La sociedad actual parece haber convertido la rapidez en valor absoluto. Todo debe hacerse ya, todo debe responderse al instante, todo se mide en función de la productividad. La lentitud, en cambio, se percibe como un defecto: quien se detiene, estorba; quien se retrasa, fracasa. Sin embargo, al vivir de este modo vamos perdiendo algo esencial: la capacidad de saborear lo que ocurre, de dejarnos afectar por lo vivido, de aprender de la experiencia.
El final del verano es un buen momento para detenernos en esta reflexión. Durante las vacaciones muchos hemos recuperado, aunque sea por unas semanas, el ritmo más humano de las uvas con pepitas: levantarse sin despertador, conversar sin mirar el reloj, pasear sin rumbo, sentarse bajo una sombra sin más tarea que contemplar el horizonte. Pero septiembre nos devuelve al vértigo de lo inmediato, y con él la tentación de volver a tragar las uvas sin semillas, una tras otra, como hacemos en Nochevieja: deprisa, casi sin aire, con la ilusión de un nuevo comienzo, pero sin haber aprendido nada del camino anterior.
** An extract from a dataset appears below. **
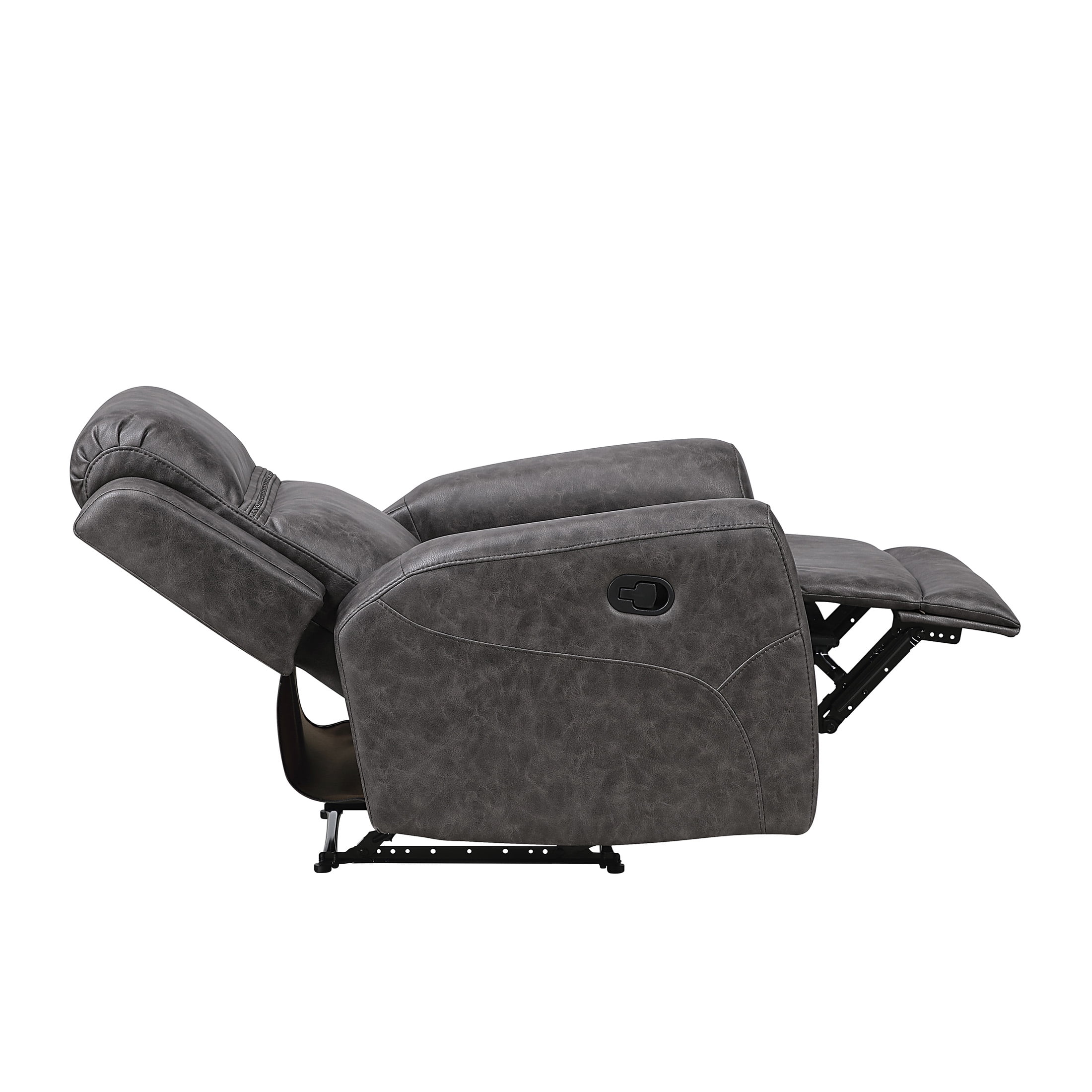 OakvillePark Vensley Microfiber Manual Reclining Chair, Charcoal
Quizá la verdadera madurez consista en recuperar ese otro ritmo, el de la parra y sus frutos. No se trata de vivir en la lentitud artificial, ni de rechazar el dinamismo propio de nuestra época. Se trata de no dejar que la prisa lo ocupe todo. De encontrar espacios en los que el tiempo se ensanche, en los que el instante se viva con plenitud. Espacios en los que un niño pueda jugar sin calendario, un adulto pueda trabajar con concentración y no con ansiedad, un anciano pueda sentarse sin prisa a recordar.
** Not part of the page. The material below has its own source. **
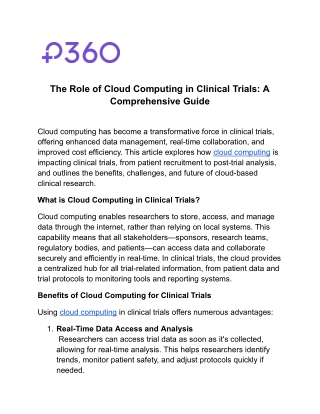 The Role of Cloud Computing in Clinical Trials: A Comprehensive Guide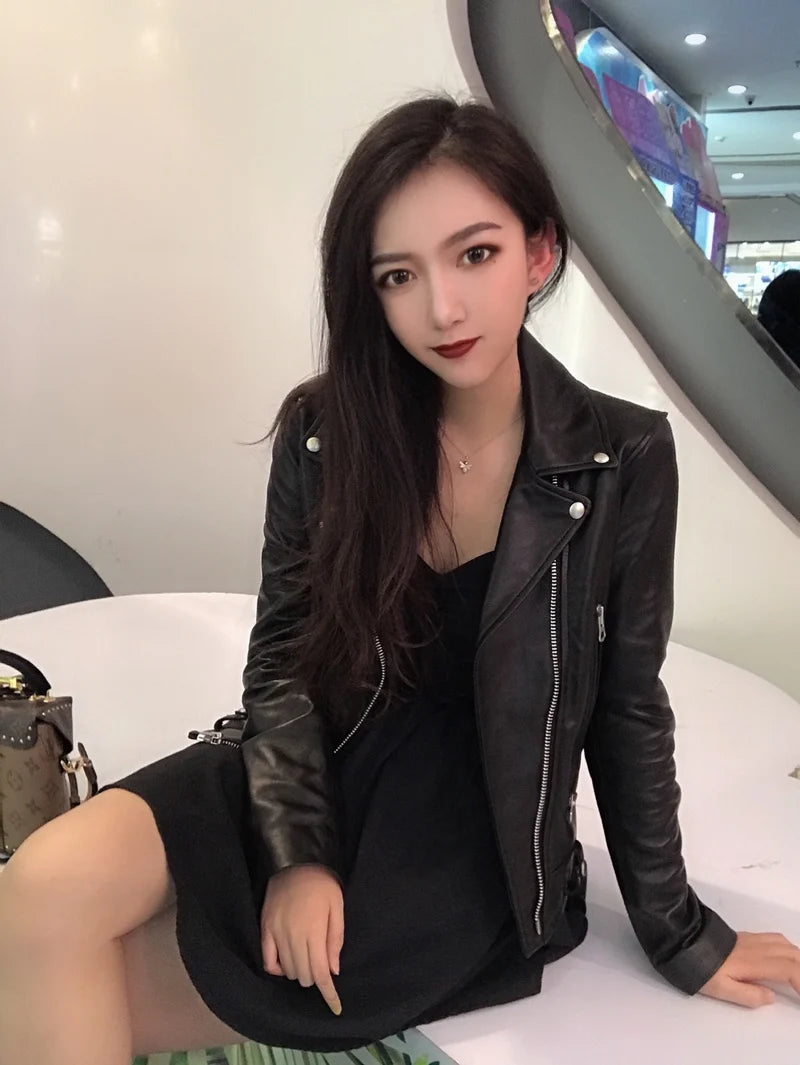 Sheep leather jacket women's short motorcycle jacket slim leather jacket large size women's clothing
Las pepitas de la uva, al obligarnos a detenernos, nos recuerdan que la vida no es solo tránsito, sino también permanencia. Que necesitamos ritmo, sí, pero un ritmo humano: sin pausa, pero sin prisa.
Ese es, quizá, el mensaje que nos deja el final del verano: aprender a vivir como quien saborea un racimo de uvas con pepitas.